A controlled laboratory study was performed using 10 fresh-frozen cadaveric knees. Kinematics from 0 to 90° of knee flexion were recorded using a Motion Analysis® 3D optoelectronic system (Vicon, LA, USA). Three conditions of rotation [neutral (NR), external (ER) and internal rotation (IR)] were successively applied to each leg with a dynamometric torque rig. Joint centres and bone landmarks were calculated from 3D bone models obtained from CT scans. Normal intact knees were initially evaluated followed by ACL transection; anterolateral complex (ALL, capsule, Kaplan fibres) transection. After ACLR, four anterolateral reconstruction procedures were performed on the same knee: ALLR; modified Ellison, deep Lemaire; superficial Lemaire and modified Macintosh. The last three procedures were randomised. For each procedure, the graft was fixed in NR at 30° of flexion, and with 20N of applied tension. The kinematics motion relating to each procedure was compared to the intact knee.

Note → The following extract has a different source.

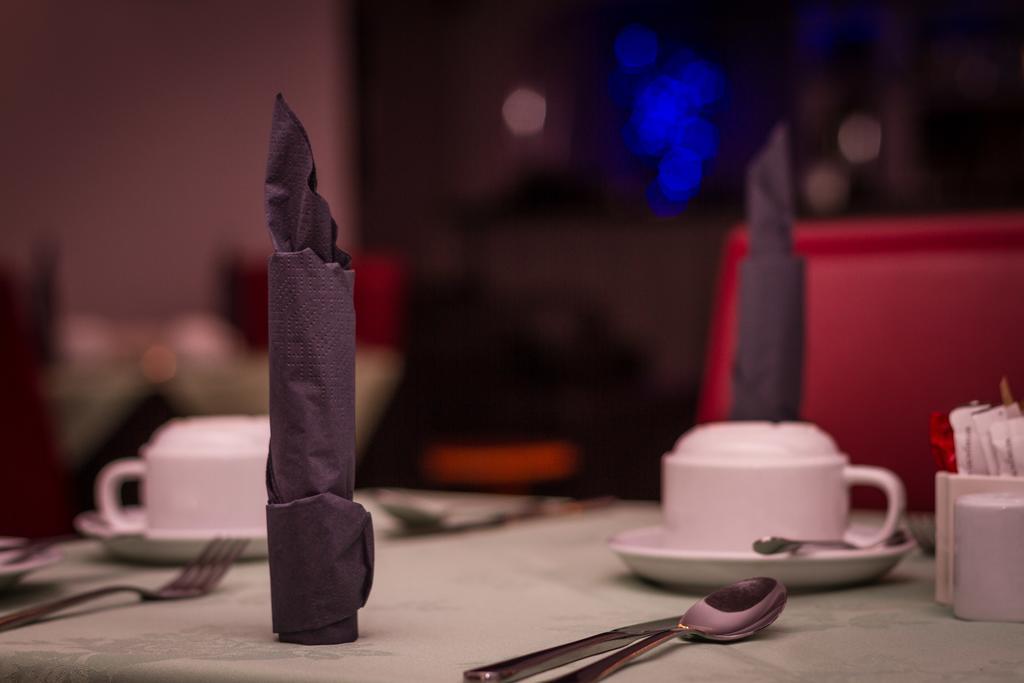 בלקפול Windsor Park Hotel מראה חיצוני תמונה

Full kinematic analysis (0 to 90°) for IR condition demonstrated that isolated ACLR did not restore normal knee kinematic leaving a residual rotational laxity (p<0.05). Only the ALLR and modified Ellison procedure restored rotational kinematics to the normal intact state (p>0.05). Regardless of the degree of knee flexion, Macintosh, deep and superficial Lemaire overconstrained IR leading to shifted and different kinematics compared to the intact state (p<0.05). Further analysis showed that ACLR restored normal kinematics up to 15° of flexion (p>0.05). The addition of ALLR to ACLR, restored rotational kinematics to the intact state up to 40° with a divergence of kinematic curves beyond this flexion angle. The additional Ellison procedure had a nonsignificant tendency to decrease IR during 0 to 40° flexion and a lack of rotational control beyond this range. The NR and ER conditions analysis demonstrated that only Macintosh, deep and superficial Lemaire altered the kinematics with a shift in the range of motion towards external rotation.
Isolated ACLR failed to restore intact knee kinematics in a combined ACL plus anterolateral–injured knee, suggesting that unaddressed anterolateral injuries can lead to residual rotational laxity. Addition of either the ALLR or Ellison procedure restored native knee kinematics. MacIntosh, deep and superficial Lemaire achieved excellent rotational control, but overconstrained internal rotation leading to kinematics different to the intact state.